All referenced files must be pre-uploaded to your Materials Commons project before processing the spreadsheet.

Path Configuration#

  • All file paths are relative to your Materials Commons project root (‘/’)

  • Paths are independent of your local computer file system

  • Always use forward slashes (‘/’) in paths

  • Paths must start with a forward slash

Supported File Keywords#

You can reference files using either file: or the shorter f: prefix:

  1. Basic Path Reference ` file:/path/to/file.txt f:/path/to/file.txt `

  2. Path with Description ` file:Description of file:/path/to/file.txt f:Description of file:/path/to/file.txt `

  3. Empty Path (column will be processed but no files associated) ` file: f: `

Examples#

Here are some common usage patterns:

Purpose

Syntax

Example

Single file

f:/directory/filename

f:/images/sample1.jpg

Multiple files

f:/directory/file1;/directory/file2

f:/data/test1.csv;/data/test2.csv

With description

f:Description:/path/to/file

f:SEM Image:/microscopy/sem1.tif

All files in directory

f:/directory/*

f:/raw_data/*

Files by pattern

f:/directory/*.extension

f:/images/*.png

Best Practices#

  • Use consistent path structures across your project

  • Include descriptive file names that indicate content

  • Keep related files in organized directories

  • Use descriptions for better file context

  • Verify all files exist in the project before processing

Tip

Plan your project directory structure before setting up file references in your spreadsheets.

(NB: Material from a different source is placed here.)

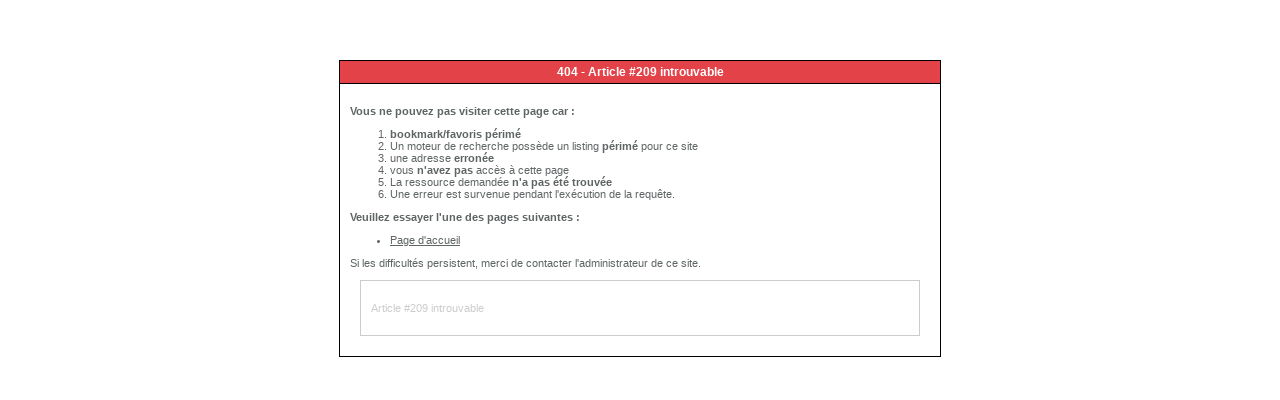

--- FILE ---
content_type: text/html; charset=UTF-8
request_url: http://cheratte.net/joomla1.5/index.php?option=com_content&view=article&id=209%3Aun-cherattois-a-lhonneur&catid=89%3Anouveautes&Itemid=56
body_size: 734
content:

Example of file associations:

Sample

file:/Data

file:Images:/Pictures

S1

data.xlsx

sample1.jpg;sample2.jpg

S2

results.csv

/Other/special.png

Workflow Construction#

By default, processing steps follow worksheet order. For complex workflows:

  1. Add a “From” column to specify preceding steps

  2. Each worksheet represents a processing step

  3. Use worksheet names as step identifiers

Example workflow:

Sheet: SEM

Sample

From

S:grain size(mm)

S1

Heat Treatment

4

Sheet: Heat Treatment

Sample

From

P:Time(m)

P:Temp(k)

S1

30

400

Global Constants#

Use the ‘mc constants’ worksheet to specify values shared across all entries:

Sheet

Attribute

Value

Heat Treatment

p:Temperature(c)

400

SEM

p:Magnification

2x

Loading Spreadsheets#

To load a spreadsheet:

  1. Upload the spreadsheet to your Materials Commons project

  2. Select “Create Experiment”

  3. Choose your spreadsheet from the dropdown

  4. For Google Sheets, share with “Anyone with the link” and paste the URL

Note

Materials Commons ignores blank cells and cells containing “blank” or “n/a”.